Sambhav Sharma
Sambhav Sharma

Reputation: 5860

Rails 5 dependent: :destroy doesn't work

I have the following classes:

class Product < ApplicationRecord
  belongs_to :product_category

  def destroy
    puts "Product Destroy!"
  end

end

class ProductCategory < ApplicationRecord
  has_many :products, dependent: :destroy

  def destroy
    puts "Category Destroy!"
  end
end

Here, I am trying to override the destroy method where I eventually want to do this:

update_attribute(:deleted_at, Time.now)

When I run the following statement in Rails console: ProductCategory.destroy_all I get the following output

Category Destroy!
Category Destroy!
Category Destroy!

Note: I have three categories and each category has more than one Products.
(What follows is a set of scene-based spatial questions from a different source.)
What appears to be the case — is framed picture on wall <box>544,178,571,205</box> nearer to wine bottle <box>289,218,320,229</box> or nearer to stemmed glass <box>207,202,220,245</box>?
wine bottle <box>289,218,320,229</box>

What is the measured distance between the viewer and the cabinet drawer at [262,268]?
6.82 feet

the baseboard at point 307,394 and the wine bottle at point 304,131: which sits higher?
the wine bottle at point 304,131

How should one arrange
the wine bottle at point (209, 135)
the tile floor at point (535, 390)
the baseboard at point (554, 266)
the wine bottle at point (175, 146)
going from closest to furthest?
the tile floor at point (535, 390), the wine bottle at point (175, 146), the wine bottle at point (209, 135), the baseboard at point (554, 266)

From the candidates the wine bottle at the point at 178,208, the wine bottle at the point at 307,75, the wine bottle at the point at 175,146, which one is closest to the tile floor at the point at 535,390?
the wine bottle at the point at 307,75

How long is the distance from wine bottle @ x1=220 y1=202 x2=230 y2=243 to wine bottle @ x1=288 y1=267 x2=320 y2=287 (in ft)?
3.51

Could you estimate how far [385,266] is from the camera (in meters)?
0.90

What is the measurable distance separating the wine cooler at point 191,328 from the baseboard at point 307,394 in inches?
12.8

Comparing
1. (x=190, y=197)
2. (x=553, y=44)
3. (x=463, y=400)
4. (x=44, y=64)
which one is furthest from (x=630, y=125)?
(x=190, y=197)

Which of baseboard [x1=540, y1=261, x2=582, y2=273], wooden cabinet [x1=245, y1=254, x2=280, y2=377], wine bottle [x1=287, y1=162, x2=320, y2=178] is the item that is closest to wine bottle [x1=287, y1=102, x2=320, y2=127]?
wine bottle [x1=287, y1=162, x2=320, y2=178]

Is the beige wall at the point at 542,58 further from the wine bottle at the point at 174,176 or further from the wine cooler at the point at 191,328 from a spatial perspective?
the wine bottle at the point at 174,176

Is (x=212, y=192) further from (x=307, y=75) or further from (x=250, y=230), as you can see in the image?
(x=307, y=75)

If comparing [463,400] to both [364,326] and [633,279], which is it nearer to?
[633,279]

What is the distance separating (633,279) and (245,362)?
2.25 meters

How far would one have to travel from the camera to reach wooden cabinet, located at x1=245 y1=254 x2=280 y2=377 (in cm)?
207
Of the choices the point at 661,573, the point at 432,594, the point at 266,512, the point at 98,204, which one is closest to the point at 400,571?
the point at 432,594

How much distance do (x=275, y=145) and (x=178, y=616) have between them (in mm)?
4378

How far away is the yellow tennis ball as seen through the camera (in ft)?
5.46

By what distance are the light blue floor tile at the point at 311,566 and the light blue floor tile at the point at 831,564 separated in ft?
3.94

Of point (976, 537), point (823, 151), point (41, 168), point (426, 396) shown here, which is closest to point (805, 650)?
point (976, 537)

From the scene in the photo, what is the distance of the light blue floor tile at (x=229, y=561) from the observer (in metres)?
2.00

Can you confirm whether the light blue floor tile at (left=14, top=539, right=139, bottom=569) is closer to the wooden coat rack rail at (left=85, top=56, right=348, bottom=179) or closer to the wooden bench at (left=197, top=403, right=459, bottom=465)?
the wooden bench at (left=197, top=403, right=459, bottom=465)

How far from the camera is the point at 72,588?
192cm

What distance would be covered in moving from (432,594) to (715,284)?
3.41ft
I can confirm it by ProductCategory.find(1).products, which returns an array of products. I have heard the implementation is changed in Rails 5. Any points on how I can get this to work?

EDIT

What I eventually want is, to soft delete a category and all associated products in one go. Is this possible? Or will ave to iterate on every Product object in a before destroy callback? (Last option for me)

Upvotes: 1

Views: 1489

Answers (2)

Sambhav Sharma
Sambhav Sharma

Reputation: 5860

So this is how I did it in the end:

class Product < ApplicationRecord
  belongs_to :product_category

  def destroy
    run_callbacks :destroy do
      update_attribute(:deleted_at, Time.now)
      # return true to escape exception being raised for rollback
      true
    end
  end

end

class ProductCategory < ApplicationRecord
  has_many :products, dependent: :destroy

  def destroy
    # run all callback around the destory method
    run_callbacks :destroy do
      update_attribute(:deleted_at, Time.now)
      # return true to escape exception being raised for rollback
      true
    end
  end
end

I am returning true from the destroy does make update_attribute a little dangerous but I am catching exceptions at the ApplicationController level as well, so works well for us.

Upvotes: 1

Jovica Šuša
Jovica Šuša

Reputation: 622

You should call super from your destroy method:

def destroy
  super 
  puts "Category destroy"
end

But I definitely wouldn't suggest that you overide active model methods.